U.S. researchers have announced that they have found a safer method of developing "induced pluripotent stem cells" (iPS cells) from mice skin cells without side effects. Scientists had earlier grown iPS cells that resembled embryonic stem cells, but as this method involved the introduction of specific DNA-binding proteins to cells via potentially harmful viruses, and this often altered the cells' genomes resulting in the growth of tumors in animals.

In the September 26 issue of Science magazine, the scientists said that the new method reprograms skin cells into iPS cells that are similar to embryonic stem cells without integrating themselves into the hosts’ genome thereby successfully bypassing the permanent genetic damage previously associated with their design, a problem that has undermined the success of previous iPS cells.

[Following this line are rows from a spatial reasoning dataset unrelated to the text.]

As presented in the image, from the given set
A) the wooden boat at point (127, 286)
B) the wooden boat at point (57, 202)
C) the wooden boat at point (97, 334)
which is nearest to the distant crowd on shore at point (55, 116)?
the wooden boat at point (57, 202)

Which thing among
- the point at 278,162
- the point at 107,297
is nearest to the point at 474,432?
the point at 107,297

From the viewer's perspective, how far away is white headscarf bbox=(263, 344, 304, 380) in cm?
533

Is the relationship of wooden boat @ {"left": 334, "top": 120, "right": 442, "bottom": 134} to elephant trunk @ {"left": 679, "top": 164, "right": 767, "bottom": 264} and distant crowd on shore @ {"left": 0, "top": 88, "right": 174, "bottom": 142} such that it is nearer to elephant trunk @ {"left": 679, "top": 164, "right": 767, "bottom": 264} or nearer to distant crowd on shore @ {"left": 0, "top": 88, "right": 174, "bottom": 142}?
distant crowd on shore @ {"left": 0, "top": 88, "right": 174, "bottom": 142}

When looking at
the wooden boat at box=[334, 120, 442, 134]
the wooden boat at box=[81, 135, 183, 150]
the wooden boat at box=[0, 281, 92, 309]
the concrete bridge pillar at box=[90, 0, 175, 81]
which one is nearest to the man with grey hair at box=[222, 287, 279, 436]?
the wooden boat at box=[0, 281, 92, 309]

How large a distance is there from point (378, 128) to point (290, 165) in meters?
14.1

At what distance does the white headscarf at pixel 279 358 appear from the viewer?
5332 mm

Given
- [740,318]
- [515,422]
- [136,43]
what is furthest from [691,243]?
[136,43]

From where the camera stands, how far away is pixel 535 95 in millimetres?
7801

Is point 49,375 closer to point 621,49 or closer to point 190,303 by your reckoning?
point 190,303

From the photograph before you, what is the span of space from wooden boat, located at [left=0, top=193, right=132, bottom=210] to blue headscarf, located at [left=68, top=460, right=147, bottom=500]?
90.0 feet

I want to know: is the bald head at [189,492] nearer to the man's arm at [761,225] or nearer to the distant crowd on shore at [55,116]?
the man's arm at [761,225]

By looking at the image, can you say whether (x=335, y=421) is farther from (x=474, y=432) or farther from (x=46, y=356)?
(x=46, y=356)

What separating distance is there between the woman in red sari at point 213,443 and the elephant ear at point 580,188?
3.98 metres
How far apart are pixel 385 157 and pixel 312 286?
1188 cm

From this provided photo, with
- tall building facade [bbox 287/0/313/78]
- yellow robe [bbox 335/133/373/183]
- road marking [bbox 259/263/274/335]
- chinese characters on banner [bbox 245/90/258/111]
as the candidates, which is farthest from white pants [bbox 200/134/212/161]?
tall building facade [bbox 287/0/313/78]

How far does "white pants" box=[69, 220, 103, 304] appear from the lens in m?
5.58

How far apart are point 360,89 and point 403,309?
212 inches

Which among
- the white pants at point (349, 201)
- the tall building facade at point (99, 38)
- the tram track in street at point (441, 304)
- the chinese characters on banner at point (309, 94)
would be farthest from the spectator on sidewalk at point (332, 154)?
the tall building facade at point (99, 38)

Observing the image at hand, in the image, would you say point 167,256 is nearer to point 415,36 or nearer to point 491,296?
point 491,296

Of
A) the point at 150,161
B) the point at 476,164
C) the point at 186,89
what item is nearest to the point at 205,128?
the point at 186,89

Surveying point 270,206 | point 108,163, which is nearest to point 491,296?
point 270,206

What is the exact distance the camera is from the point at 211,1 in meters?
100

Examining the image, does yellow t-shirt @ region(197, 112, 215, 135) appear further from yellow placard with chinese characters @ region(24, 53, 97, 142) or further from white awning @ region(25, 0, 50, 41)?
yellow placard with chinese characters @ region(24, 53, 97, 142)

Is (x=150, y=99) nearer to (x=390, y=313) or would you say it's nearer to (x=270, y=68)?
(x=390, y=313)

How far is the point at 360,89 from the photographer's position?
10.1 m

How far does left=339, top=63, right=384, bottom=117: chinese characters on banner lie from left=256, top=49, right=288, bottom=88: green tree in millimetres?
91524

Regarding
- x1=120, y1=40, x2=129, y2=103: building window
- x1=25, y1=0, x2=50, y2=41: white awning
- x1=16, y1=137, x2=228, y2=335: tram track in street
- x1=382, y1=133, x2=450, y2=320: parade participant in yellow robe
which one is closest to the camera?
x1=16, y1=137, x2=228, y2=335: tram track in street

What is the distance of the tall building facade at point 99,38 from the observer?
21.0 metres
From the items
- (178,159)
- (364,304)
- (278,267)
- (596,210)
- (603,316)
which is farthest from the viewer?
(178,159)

Stem cell research is controversial, no doubt, but is seen to have the potential to find cures and treatments for diseases such as cancer, diabetes as well as in replacing damaged cells, tissues or organs. As this involves embryos many religious conservatives oppose this form of research and treatment saying it destroys human life. In an answer to this debate scientists are trying to find a non-embryonic stem cell.

In the current research, Matthias Stadtfeld from Massachusetts General Hospital and colleagues used a common cold virus to transfer DNA binding proteins to mouse skin cells and turn them into iPS cells. The researchers said these showed the potential to grow into a variety of other specialized cells which included the lung, brain and heart cells with no observed side effects till now.

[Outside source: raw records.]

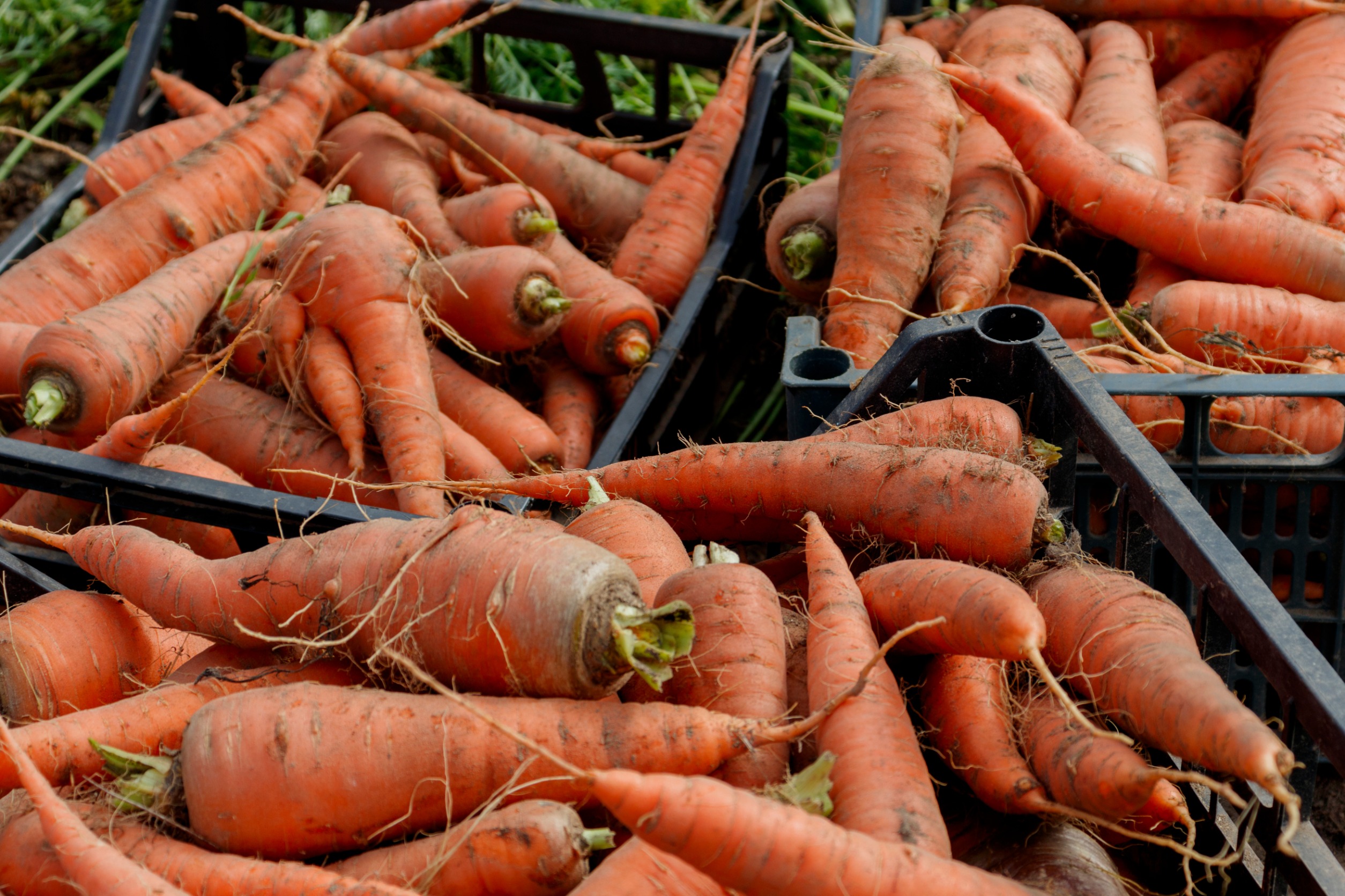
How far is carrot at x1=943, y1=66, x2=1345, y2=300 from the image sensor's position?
2252 millimetres

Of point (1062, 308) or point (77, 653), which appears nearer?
point (77, 653)

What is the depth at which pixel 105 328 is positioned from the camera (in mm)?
2178

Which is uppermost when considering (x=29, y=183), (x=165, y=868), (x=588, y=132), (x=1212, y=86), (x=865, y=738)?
(x=1212, y=86)

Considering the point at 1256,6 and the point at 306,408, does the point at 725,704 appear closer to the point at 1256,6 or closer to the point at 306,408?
the point at 306,408

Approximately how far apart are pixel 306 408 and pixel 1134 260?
1870 mm

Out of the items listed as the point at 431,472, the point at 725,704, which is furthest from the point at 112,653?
the point at 725,704

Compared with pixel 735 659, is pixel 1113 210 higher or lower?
higher

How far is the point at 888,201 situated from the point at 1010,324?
0.61m

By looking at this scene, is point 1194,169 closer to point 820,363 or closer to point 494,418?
point 820,363

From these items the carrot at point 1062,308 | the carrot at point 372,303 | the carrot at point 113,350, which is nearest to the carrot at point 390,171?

In earlier trials, similar reprogrammed cells have been shown to alleviate the symptoms of Parkinson's disease and sickle cell anemia in mouse models, and Stadtfeld said if the new technique could be successfully applied to human cells it could mean a giant step forward in cell therapy as well as in the treatment of presently incurable human diseases.

The important thing, cautioned the researchers, would be to determine if the human iPS cells generated by this new method in the future method are as potent as human embryonic stem cells for potential clinical applications.